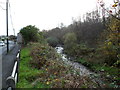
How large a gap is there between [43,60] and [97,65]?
35.7ft

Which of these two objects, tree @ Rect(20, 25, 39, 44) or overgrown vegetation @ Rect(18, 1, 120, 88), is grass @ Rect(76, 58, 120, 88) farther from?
tree @ Rect(20, 25, 39, 44)

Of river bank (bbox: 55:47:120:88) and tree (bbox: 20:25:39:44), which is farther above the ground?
tree (bbox: 20:25:39:44)

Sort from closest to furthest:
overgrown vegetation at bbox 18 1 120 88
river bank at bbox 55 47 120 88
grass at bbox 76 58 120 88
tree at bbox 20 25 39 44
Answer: overgrown vegetation at bbox 18 1 120 88, river bank at bbox 55 47 120 88, grass at bbox 76 58 120 88, tree at bbox 20 25 39 44

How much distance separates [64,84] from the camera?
4.35 metres

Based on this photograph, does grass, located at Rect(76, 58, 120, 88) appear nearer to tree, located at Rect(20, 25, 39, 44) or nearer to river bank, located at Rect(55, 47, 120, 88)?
river bank, located at Rect(55, 47, 120, 88)

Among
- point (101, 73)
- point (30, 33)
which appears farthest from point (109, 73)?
point (30, 33)

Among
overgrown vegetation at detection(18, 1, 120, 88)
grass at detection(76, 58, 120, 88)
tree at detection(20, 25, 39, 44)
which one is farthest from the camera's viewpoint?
tree at detection(20, 25, 39, 44)

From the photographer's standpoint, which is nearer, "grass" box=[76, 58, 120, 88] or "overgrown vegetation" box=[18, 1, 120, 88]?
"overgrown vegetation" box=[18, 1, 120, 88]

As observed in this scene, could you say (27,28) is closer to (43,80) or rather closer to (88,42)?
(88,42)

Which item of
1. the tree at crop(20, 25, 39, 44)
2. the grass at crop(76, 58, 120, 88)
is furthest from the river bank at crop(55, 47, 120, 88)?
the tree at crop(20, 25, 39, 44)

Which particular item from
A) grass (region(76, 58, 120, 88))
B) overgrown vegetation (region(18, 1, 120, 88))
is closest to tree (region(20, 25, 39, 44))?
overgrown vegetation (region(18, 1, 120, 88))

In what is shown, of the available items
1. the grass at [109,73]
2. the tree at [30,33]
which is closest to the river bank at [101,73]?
the grass at [109,73]

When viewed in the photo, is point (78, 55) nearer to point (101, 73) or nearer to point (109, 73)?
point (109, 73)

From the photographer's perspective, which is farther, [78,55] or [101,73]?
[78,55]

-=-=-

### Required task
Express the rows above as a Markdown table with the columns "Line No." and "Text", one non-blank line per table row, numbered in order from 1. Skip blank lines and leave the picture out.

### Problem solution
| Line No. | Text |
|---|---|
| 1 | How large a gap is there between [43,60] and [97,65]? |
| 2 | 35.7ft |
| 3 | Which of these two objects, tree @ Rect(20, 25, 39, 44) or overgrown vegetation @ Rect(18, 1, 120, 88), is grass @ Rect(76, 58, 120, 88) farther from? |
| 4 | tree @ Rect(20, 25, 39, 44) |
| 5 | Of river bank (bbox: 55:47:120:88) and tree (bbox: 20:25:39:44), which is farther above the ground? |
| 6 | tree (bbox: 20:25:39:44) |
| 7 | Sort from closest to furthest: |
| 8 | overgrown vegetation at bbox 18 1 120 88 |
| 9 | river bank at bbox 55 47 120 88 |
| 10 | grass at bbox 76 58 120 88 |
| 11 | tree at bbox 20 25 39 44 |
| 12 | Answer: overgrown vegetation at bbox 18 1 120 88, river bank at bbox 55 47 120 88, grass at bbox 76 58 120 88, tree at bbox 20 25 39 44 |
| 13 | How much distance separates [64,84] from the camera? |
| 14 | 4.35 metres |
| 15 | Based on this photograph, does grass, located at Rect(76, 58, 120, 88) appear nearer to tree, located at Rect(20, 25, 39, 44) or nearer to river bank, located at Rect(55, 47, 120, 88)? |
| 16 | river bank, located at Rect(55, 47, 120, 88) |
| 17 | Among |
| 18 | - point (101, 73) |
| 19 | - point (30, 33) |
| 20 | which appears farthest from point (109, 73)? |
| 21 | point (30, 33) |
| 22 | Among |
| 23 | overgrown vegetation at detection(18, 1, 120, 88) |
| 24 | grass at detection(76, 58, 120, 88) |
| 25 | tree at detection(20, 25, 39, 44) |
| 26 | which one is farthest from the camera's viewpoint? |
| 27 | tree at detection(20, 25, 39, 44) |
| 28 | From the photographer's standpoint, which is nearer, "grass" box=[76, 58, 120, 88] or "overgrown vegetation" box=[18, 1, 120, 88]? |
| 29 | "overgrown vegetation" box=[18, 1, 120, 88] |
| 30 | As observed in this scene, could you say (27,28) is closer to (43,80) or rather closer to (88,42)? |
| 31 | (88,42) |
| 32 | Which item of |
| 33 | 1. the tree at crop(20, 25, 39, 44) |
| 34 | 2. the grass at crop(76, 58, 120, 88) |
| 35 | is furthest from the river bank at crop(55, 47, 120, 88)? |
| 36 | the tree at crop(20, 25, 39, 44) |
| 37 | Which particular item from |
| 38 | A) grass (region(76, 58, 120, 88)) |
| 39 | B) overgrown vegetation (region(18, 1, 120, 88)) |
| 40 | is closest to tree (region(20, 25, 39, 44))? |
| 41 | overgrown vegetation (region(18, 1, 120, 88)) |
| 42 | In what is shown, of the available items |
| 43 | 1. the grass at [109,73] |
| 44 | 2. the tree at [30,33] |
| 45 | which is closest to the river bank at [101,73]? |
| 46 | the grass at [109,73] |
| 47 | When viewed in the photo, is point (78, 55) nearer to point (101, 73) or nearer to point (109, 73)? |
| 48 | point (109, 73) |
| 49 | From the photographer's perspective, which is farther, [78,55] or [101,73]? |
| 50 | [78,55] |